As is apparent from the above description, claim 1
The multi-layer insulated wire of (1) has a very high productivity and a good delamination property. Then, when the terminal is processed, the soldering can be directly performed. Furthermore, the crushing phenomenon of the insulating layer due to the winding tension during coil processing and the heat generation of the conductor during use of the coil does not spread to the conductor surface. Then, the dielectric breakdown voltage of the insulating layer is unlikely to decrease with time. In addition, the coefficient of friction of the outer surface is small, and the electric wire surface is prevented from being damaged during coil processing.

In the multi-layer insulated wire of claim 2, since cyclohexanedimethanol is used as the alicyclic alcohol component, heat resistance is improved. In the multilayer insulated wire according to claim 3, the heat resistance is further improved, and the thickness of the entire insulating layer is 60 μm.
It is possible to reduce the wall thickness to a certain degree. Since the multilayer insulated wire according to claim 4 uses a resin mixture formed by blending a thermoplastic polyamide resin with a modified resin, the adhesion between the first insulating layer and the conductor is appropriate, and so-called sheath loss, etc. Is less likely to occur.

These multi-layer insulated wires are useful as a winding wire or a lead wire of a transformer having a new structure satisfying the IEC standard. The transformer according to the fifth aspect satisfies the IEC standard, and the insulating tape is eliminated, so that the space factor of the winding is small and the transformer can be miniaturized. Further, the insulating property is excellent, and its deterioration with time is small.
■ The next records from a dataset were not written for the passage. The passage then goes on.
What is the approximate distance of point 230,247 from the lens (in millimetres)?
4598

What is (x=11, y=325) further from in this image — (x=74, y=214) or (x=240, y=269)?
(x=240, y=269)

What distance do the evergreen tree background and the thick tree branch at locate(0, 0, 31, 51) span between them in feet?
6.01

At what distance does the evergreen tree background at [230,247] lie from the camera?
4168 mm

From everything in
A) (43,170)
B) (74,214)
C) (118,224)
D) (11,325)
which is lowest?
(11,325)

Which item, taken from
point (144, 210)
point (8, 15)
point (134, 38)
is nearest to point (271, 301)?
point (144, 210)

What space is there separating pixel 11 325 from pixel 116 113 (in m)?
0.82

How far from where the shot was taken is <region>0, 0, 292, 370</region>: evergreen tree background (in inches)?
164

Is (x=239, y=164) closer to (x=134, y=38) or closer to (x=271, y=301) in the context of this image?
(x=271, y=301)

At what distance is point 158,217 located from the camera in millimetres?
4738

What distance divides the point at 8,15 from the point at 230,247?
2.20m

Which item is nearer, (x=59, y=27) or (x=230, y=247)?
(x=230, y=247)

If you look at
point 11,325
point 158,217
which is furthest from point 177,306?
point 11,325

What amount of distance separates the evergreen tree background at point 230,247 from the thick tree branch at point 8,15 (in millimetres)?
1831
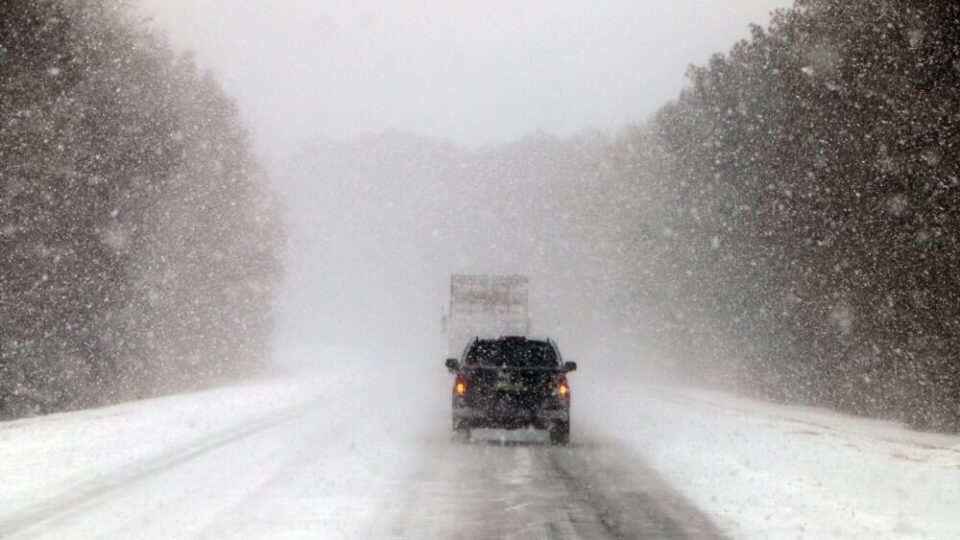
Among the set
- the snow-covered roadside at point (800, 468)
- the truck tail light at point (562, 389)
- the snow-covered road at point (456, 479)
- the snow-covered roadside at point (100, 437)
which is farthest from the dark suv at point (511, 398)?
the snow-covered roadside at point (100, 437)

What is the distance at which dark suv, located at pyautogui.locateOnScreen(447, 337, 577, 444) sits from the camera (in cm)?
1736

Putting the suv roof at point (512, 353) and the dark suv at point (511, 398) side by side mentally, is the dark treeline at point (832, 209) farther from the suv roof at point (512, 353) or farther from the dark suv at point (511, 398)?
the dark suv at point (511, 398)

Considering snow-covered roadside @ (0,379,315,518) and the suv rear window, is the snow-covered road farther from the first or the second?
the suv rear window

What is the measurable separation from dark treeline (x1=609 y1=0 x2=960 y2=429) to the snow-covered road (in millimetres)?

─────────────────────────────────────────────────── ─── Continuation of the front page (51) Int.Cl. ⁶ Identification number Office reference number FI technical display location H01F 27/32 Z // (C08L 67/02 23:26) (72) Inventor Nobuyuki Nakamura Tokyo 2-6-1, Marunouchi, Chiyoda-ku Furukawa Electric Co., Ltd.

Claims (5)

[Claims] 1. In a multi-layer insulated wire comprising a conductor and three or more insulating layers covering the conductor, the first insulating layer and the third insulating layer from the conductor side are each made of a thermoplastic polyamide resin or a heat insulating material. The second insulating layer is an extruded coating layer of a resin mixture containing a plastic polyamide resin as a main component, and the second insulating layer is (a) a thermoplastic linear chain formed by combining an aliphatic alcohol component and an acid component. An extrusion coating layer of a resin mixture comprising 5 to 40 parts by weight of an ethylene copolymer having a carboxylic acid or a metal salt of a carboxylic acid in a side chain, based on 100 parts by weight of a polyester resin, (b) all or one An extruded coating layer whose main part is a thermoplastic linear polyester resin formed by combining an alicyclic alcohol component and an acid component, or (c) an alicyclic alcohol component and an acid. component Resin blend prepared by blending 50 parts by weight or less of an ethylene-based copolymer having a carboxylic acid or a metal salt of a carboxylic acid in a side chain with 100 parts by weight of a thermoplastic linear polyester resin formed by combining The extruded coating layer of any one of 1. 2. The multilayer insulated wire according to claim 1, wherein the alicyclic alcohol component is cyclohexanedimethanol. 3. The multilayer insulated wire according to claim 1, wherein the first and / or third insulating layers are made of 4,6-nylon or a resin mixture containing 4,6-nylon as a main component. 4. The extrusion coating layer of a resin mixture, wherein the first insulating layer is a thermoplastic polyamide resin mixed with a thermoplastic linear polyester resin, a polycarbonate resin, or a polyurethane resin. Multi-layer insulated wire. 5. A transformer using any one of the multilayer insulated wires according to claim 1, 2, 3 or 4.